Copy the entries word for word, starting at the line that contains "When you look" and ending at the line that contains "[388,84] < [91,452] < [340,590]", including both of those lines.

> _Material supplied_:
-=-=-
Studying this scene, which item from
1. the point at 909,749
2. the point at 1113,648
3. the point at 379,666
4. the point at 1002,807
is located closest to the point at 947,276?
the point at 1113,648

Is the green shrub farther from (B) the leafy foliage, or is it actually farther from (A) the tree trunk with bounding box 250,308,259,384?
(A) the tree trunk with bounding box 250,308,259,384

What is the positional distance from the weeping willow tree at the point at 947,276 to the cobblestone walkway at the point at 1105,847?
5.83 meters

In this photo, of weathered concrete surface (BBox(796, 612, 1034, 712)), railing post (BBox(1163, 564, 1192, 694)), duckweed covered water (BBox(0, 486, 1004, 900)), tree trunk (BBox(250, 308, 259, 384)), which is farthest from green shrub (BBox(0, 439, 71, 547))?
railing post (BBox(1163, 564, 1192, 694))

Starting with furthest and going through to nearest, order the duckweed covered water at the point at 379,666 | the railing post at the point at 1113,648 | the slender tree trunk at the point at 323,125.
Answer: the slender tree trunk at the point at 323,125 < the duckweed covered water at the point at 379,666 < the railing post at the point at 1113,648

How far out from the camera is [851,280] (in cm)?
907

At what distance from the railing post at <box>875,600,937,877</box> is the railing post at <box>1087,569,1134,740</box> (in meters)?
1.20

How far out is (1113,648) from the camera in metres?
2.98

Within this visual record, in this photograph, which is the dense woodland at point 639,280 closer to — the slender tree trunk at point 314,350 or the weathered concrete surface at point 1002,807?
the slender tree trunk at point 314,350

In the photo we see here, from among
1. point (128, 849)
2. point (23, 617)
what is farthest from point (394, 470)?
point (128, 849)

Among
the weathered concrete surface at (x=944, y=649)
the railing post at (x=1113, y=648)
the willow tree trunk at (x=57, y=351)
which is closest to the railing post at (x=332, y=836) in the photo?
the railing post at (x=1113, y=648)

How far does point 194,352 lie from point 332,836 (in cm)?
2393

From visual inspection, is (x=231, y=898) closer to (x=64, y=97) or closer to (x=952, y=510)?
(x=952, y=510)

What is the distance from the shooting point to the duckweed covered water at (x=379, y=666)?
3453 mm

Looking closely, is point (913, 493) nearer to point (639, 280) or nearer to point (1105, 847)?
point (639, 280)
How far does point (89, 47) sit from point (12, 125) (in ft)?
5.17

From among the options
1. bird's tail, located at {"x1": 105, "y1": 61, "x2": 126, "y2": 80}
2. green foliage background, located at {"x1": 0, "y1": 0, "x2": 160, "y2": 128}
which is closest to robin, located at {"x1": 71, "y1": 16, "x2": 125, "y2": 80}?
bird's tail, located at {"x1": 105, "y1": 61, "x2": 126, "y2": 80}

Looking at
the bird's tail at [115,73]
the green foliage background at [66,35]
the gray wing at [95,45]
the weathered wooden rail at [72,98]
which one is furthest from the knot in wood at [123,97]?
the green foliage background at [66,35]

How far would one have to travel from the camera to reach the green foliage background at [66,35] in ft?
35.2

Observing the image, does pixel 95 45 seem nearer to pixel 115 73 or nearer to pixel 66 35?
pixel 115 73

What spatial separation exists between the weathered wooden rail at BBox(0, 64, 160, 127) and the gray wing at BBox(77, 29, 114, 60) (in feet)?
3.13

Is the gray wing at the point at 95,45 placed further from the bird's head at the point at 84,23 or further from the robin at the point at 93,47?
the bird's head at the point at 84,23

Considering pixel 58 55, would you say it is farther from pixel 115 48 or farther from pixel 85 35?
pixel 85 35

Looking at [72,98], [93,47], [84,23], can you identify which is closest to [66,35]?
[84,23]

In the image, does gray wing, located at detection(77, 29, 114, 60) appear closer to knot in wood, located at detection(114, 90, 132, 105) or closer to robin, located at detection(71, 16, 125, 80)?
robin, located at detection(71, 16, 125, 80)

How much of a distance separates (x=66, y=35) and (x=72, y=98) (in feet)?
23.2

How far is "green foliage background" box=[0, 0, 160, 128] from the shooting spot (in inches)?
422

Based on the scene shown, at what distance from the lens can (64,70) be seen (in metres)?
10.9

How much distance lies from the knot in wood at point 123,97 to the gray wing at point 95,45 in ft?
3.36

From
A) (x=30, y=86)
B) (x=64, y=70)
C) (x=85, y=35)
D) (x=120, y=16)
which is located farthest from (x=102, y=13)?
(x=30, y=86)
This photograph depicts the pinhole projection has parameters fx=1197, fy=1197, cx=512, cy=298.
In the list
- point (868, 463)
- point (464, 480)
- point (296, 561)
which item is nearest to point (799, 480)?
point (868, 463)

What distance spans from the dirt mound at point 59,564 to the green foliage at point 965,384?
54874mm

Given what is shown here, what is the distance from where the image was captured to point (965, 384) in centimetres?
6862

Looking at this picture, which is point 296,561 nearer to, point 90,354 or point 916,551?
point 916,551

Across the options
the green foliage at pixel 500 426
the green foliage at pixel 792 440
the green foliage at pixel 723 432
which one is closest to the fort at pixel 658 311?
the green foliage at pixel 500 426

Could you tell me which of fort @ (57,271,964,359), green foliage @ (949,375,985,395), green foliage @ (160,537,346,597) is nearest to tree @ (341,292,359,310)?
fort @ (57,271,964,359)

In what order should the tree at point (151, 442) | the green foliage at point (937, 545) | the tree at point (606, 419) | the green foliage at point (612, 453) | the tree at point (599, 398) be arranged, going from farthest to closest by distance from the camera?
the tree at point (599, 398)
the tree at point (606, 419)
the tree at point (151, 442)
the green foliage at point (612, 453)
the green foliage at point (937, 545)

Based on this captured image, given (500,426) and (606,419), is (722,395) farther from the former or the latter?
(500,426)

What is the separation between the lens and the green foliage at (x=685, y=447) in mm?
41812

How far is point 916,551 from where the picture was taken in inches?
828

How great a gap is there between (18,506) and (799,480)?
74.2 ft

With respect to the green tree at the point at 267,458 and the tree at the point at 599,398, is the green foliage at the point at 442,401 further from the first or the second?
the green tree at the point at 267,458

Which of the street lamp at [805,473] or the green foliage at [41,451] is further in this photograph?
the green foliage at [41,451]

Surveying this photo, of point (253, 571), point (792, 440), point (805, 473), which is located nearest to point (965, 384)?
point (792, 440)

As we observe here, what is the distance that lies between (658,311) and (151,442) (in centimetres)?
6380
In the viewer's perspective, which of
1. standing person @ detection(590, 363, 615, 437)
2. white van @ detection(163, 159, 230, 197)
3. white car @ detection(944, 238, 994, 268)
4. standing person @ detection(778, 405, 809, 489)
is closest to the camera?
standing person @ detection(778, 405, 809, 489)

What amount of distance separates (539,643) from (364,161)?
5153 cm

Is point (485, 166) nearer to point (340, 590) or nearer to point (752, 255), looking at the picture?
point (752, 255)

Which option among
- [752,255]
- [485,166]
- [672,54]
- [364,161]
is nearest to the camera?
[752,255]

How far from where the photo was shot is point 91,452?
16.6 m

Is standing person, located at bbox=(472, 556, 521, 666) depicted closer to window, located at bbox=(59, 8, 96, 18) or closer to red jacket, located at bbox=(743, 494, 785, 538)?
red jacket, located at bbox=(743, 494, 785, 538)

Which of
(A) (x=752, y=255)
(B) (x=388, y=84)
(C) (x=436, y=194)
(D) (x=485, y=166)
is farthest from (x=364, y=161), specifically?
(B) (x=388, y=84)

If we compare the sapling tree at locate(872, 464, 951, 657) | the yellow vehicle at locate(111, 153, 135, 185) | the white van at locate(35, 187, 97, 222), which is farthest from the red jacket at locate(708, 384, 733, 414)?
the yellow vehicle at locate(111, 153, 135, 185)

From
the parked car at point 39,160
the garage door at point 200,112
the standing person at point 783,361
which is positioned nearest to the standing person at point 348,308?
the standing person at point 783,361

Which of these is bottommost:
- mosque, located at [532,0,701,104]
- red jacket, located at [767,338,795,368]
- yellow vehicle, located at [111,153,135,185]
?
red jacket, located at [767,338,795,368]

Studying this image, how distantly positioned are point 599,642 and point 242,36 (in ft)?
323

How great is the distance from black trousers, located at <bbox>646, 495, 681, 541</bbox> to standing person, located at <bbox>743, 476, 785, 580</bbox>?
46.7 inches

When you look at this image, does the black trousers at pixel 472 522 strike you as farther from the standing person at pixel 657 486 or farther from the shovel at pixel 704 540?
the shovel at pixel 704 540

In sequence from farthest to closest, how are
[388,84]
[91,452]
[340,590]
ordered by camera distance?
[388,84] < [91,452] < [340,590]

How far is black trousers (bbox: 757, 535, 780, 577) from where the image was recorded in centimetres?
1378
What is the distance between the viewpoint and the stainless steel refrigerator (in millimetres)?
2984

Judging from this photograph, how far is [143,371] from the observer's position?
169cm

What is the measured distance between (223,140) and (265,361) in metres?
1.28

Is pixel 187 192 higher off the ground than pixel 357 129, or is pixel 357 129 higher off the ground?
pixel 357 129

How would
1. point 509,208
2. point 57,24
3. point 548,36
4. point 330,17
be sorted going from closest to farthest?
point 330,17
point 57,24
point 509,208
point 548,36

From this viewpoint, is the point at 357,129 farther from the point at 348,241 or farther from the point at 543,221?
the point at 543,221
-=-=-
> _Output of the task_:
When you look at this image, does the black trousers at pixel 472 522 strike you as farther from the standing person at pixel 657 486 or farther from the shovel at pixel 704 540?
the shovel at pixel 704 540

In sequence from farthest to closest, how are
[388,84]
[91,452]
[340,590]
ordered by camera distance?
[388,84] < [91,452] < [340,590]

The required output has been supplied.